What the exercise asks: A faithful copy of the listing below is needed, with its pictures left out.

START Task inputs

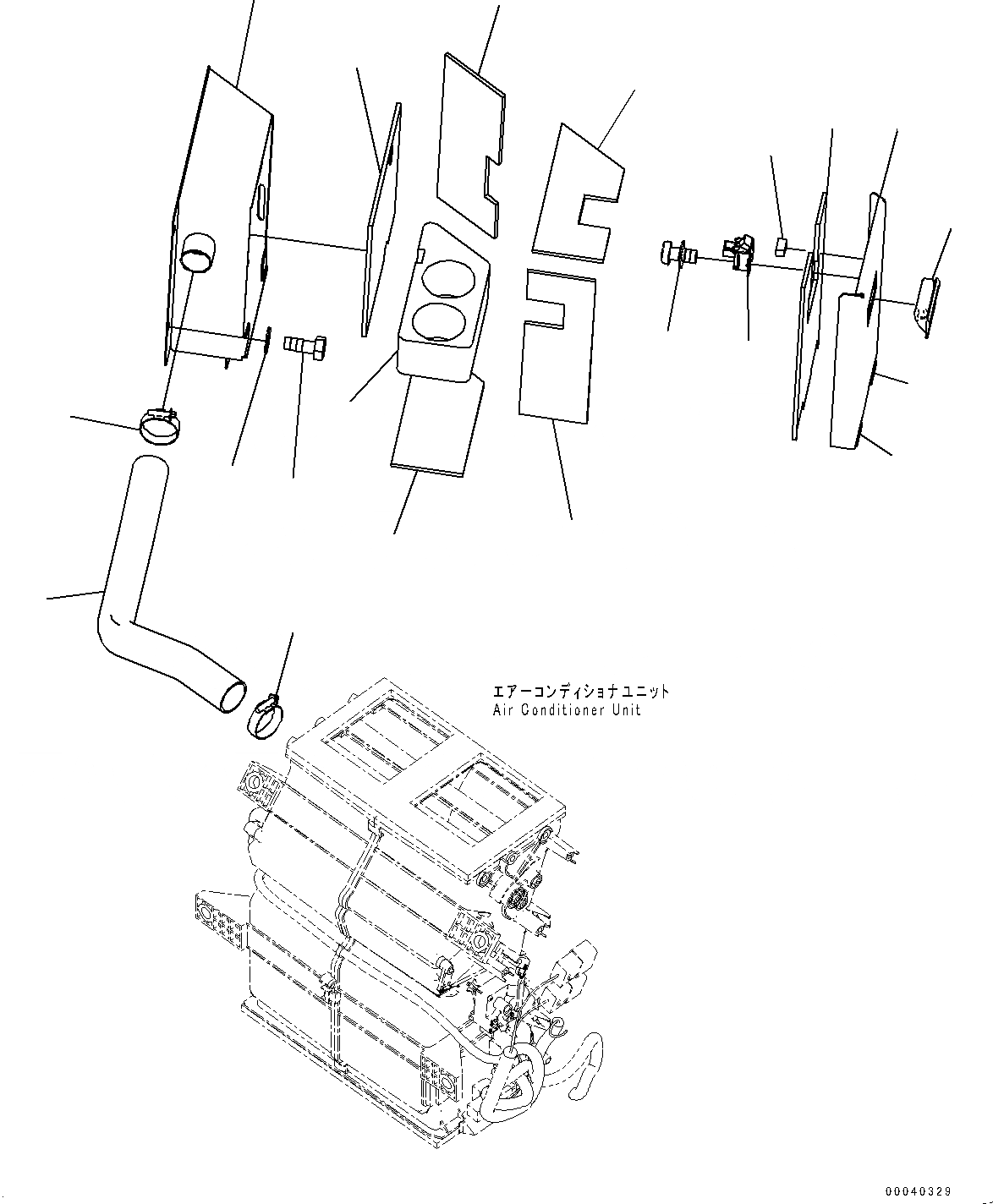 エアーコンディショナユニット
Air Conditioner Unit

00040329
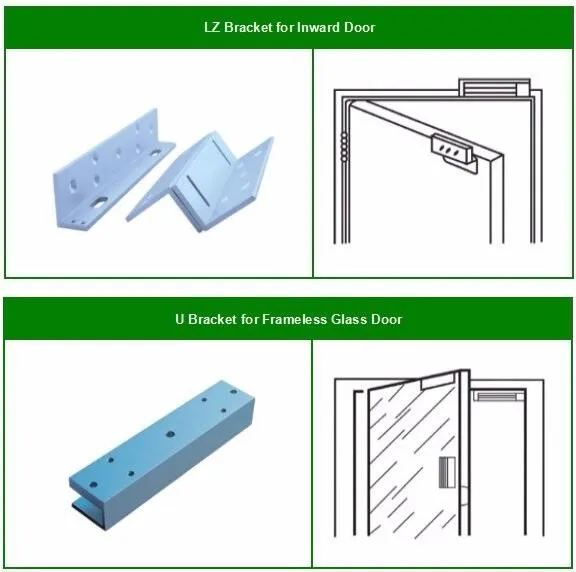 LZ Bracket for Inward Door

U Bracket for Frameless Glass Door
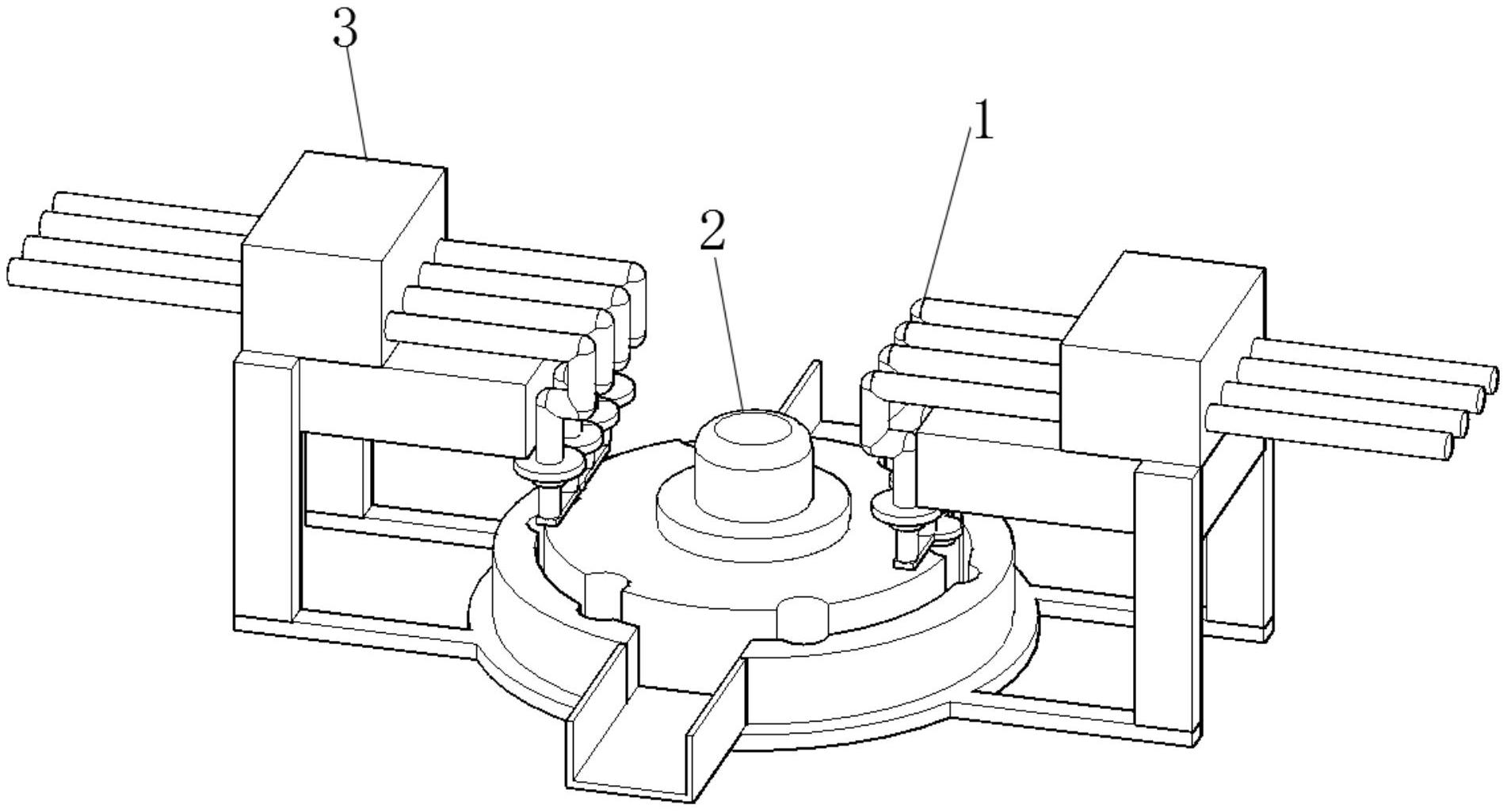 3

1

2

END Task inputs

Output of the task:
 エアーコンディショナユニット
Air Conditioner Unit

00040329
 LZ Bracket for Inward Door

U Bracket for Frameless Glass Door
 3

1

2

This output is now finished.